* SHORT EXERCISE 1: Write out the rows below word for word, from the line containing "What is the extent" through the final line of the rows, including both of those lines.

* EXCERPTED TEXT:
Getting started with Intel Quantum Simulator: Examples¶
Tutorial on the basic use of Intel QS through its Python interface: Two examples are provided.
NOTE: Currently, the Python implementation only allows for single-core execution and does not take advantages of the MPI protocol. However the user can familiarize with the same functionalities available in the distributed implementation (only C++ at the moment) and the transition should be relatively straighforward since all methods maintain name and effect.
Import Intel QS library¶
Let’s start by importing the Python library with the class and methods defined in the C++ implementation.
[2]:
# Import the Python library with the C++ class and methods of Intel Quantum Simulator.
# If the library is not contained in the same folder of this notebook, its path has to be added.
import sys
sys.path.insert(0, '../lib_python')
import intelqs as simulator
# Import NumPy library with Intel specialization.
import numpy as np
from numpy import random_intel
# Import graphical library for plots.
import matplotlib.pyplot as plt
Example 1¶
Create the state of a quantum register, having \(N>3\) qubits.
The state is initialized as a computational basis state (using the keyword “base”) corresponding to the index 0.
The index corresponds to a \(N\)-bit integer in decimal representation. With \(N\) qubits there are \(2^N\) indices, from 0 to \(2^{N-1}\).
[3]:
# Allocate memory for the quantum register's state and initialize it to |000...0>.
num_qubits = 4;
if num_qubits<3:
num_qubits = 4;
psi1 = simulator.QubitRegister(num_qubits, "base", 0, 0);
Let us apply a X Pauli gate on qubit 0, effectively flipping it from |0> to |1>, followed by the Hadamard gate on all other qubits.
[4]:
# Let us apply a X Pauli gate on qubit 0, effectively flipping it from |0> to |1>.
psi1.ApplyPauliX(0);
# Let us apply an Hadamard gate on all other qubits.
for q in range(1,num_qubits):
psi1.ApplyHadamard(q);
In addition to one-qubit gates, universal quantum computation can be achieved via 2-qubit entangling gates. For example, we now apply a CNOT between qubit 2 (here the control qubit) and qubit 1 (target qubit).

* DATASET ENTRIES:
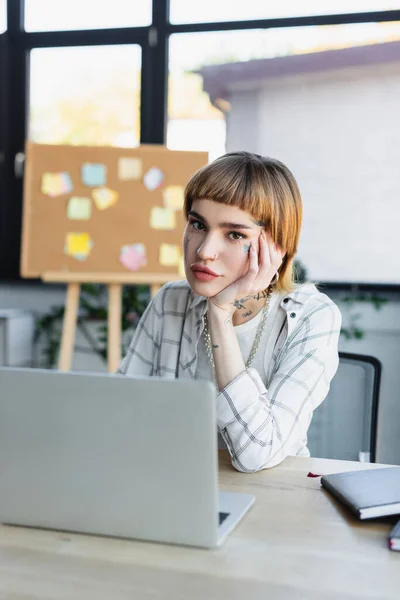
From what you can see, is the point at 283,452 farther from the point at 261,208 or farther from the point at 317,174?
the point at 317,174

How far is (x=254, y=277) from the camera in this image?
141 cm

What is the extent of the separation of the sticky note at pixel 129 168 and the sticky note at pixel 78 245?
0.31m

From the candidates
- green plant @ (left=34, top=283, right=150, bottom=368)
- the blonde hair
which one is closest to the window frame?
green plant @ (left=34, top=283, right=150, bottom=368)

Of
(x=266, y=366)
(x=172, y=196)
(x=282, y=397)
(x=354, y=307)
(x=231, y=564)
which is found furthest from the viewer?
(x=354, y=307)

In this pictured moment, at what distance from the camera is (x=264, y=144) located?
11.5 feet

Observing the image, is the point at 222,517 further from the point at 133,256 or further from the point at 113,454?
the point at 133,256

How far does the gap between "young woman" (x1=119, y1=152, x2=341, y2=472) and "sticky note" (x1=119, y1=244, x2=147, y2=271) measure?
1.51 m

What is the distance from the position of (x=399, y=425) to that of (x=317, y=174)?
1236 millimetres

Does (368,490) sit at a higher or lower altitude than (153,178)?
lower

* SHORT EXERCISE 2: In the Intel Quantum Simulator tutorial, translate this sentence into Spanish: "The state is initialized as a computational basis state (using the keyword “base”) corresponding to the index 0."

* FINAL RESULT 1:
What is the extent of the separation of the sticky note at pixel 129 168 and the sticky note at pixel 78 245?
0.31m

From the candidates
- green plant @ (left=34, top=283, right=150, bottom=368)
- the blonde hair
which one is closest to the window frame?
green plant @ (left=34, top=283, right=150, bottom=368)

Of
(x=266, y=366)
(x=172, y=196)
(x=282, y=397)
(x=354, y=307)
(x=231, y=564)
which is found furthest from the viewer?
(x=354, y=307)

In this pictured moment, at what distance from the camera is (x=264, y=144) located?
11.5 feet

Observing the image, is the point at 222,517 further from the point at 133,256 or further from the point at 113,454?
the point at 133,256

How far does the gap between "young woman" (x1=119, y1=152, x2=341, y2=472) and "sticky note" (x1=119, y1=244, x2=147, y2=271) measure?
1.51 m

What is the distance from the position of (x=399, y=425) to that of (x=317, y=174)?
1236 millimetres

Does (368,490) sit at a higher or lower altitude than (153,178)?
lower

* FINAL RESULT 2: El estado se inicializa como un estado de la base computacional (usando la palabra clave “base”) correspondiente al índice 0.